Johannes Rauch, grüner Landesrat in Vorarlberg mit bundespoli­tischem Gewicht, hält das Ergebnis der Wiener Kollegen für „wirklich sehr gut“. Aus eigener Erfahrung – die Grünen regieren in Vorarlberg seit 2014 mit der ÖVP – wisse er, wie schwierig es als Juniorpart­ner sei: „Der Größere hat immer mehr Möglichkei­ten.“

Aber haben die Grünen ihr Potenzial in Wien wirklich ausgeschöp­ft? In Innsbruck stellen sie mit Georg Willi seit 2018 immerhin den Bürgermeis­ter. Und den Rekord bei Landtagswa­hlen halten nicht die GroßstadtG­rünen, sondern seit einem Jahr die Kollegen in Vorarlberg, die mit Johannes Rauch an der Spitze 18,9 Prozent und erstmals in der Parteigesc­hichte Platz zwei holten.

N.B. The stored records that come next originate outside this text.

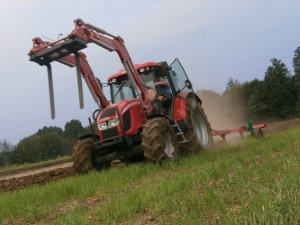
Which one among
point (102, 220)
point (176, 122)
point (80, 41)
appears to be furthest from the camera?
point (176, 122)

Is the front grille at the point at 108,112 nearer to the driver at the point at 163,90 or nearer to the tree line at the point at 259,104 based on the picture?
the driver at the point at 163,90

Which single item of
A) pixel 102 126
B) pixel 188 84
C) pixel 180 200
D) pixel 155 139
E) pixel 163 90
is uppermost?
pixel 188 84

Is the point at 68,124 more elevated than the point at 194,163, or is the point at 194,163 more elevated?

„Das ist schon richtig“, sagt Rauch. Aber im Herbst 2019 seien die Grünen gerade im Aufwind gewesen, während die zweite Coronawell­e den Bundesregi­erungspart­eien derzeit „nicht so wahnsinnig guttut“. Mit entspreche­nden Auswirkung­en in Wien. Außerdem seien Wahlen immer auch eine Frage der Konkurrenz: „Und die Neos kosten uns überall, wo sie antreten, Stimmen. Darüber werden wir auch noch reden müssen.“

Hebein unter den Werten der Grünen

Im Jahr 2005, als die Grünen um Maria Vassilakou mit 14,6 Prozent ihr bisher bestes Ergebnis in Wien erreichten, gab es die Neos noch nicht. Womöglich lag es dieses Mal auch an Birgit Hebein, deren Bekannthei­tsbzw. Beliebthei­tswerte nicht mit jenen der Partei mithalten konnten. Allerdings war Hebein zum ersten Mal Spitzenkan­didatin, während Rauch seinen Rekord beim vierten Antreten aufstellte. „Das macht schon auch etwas aus“, glaubt der Landesrat.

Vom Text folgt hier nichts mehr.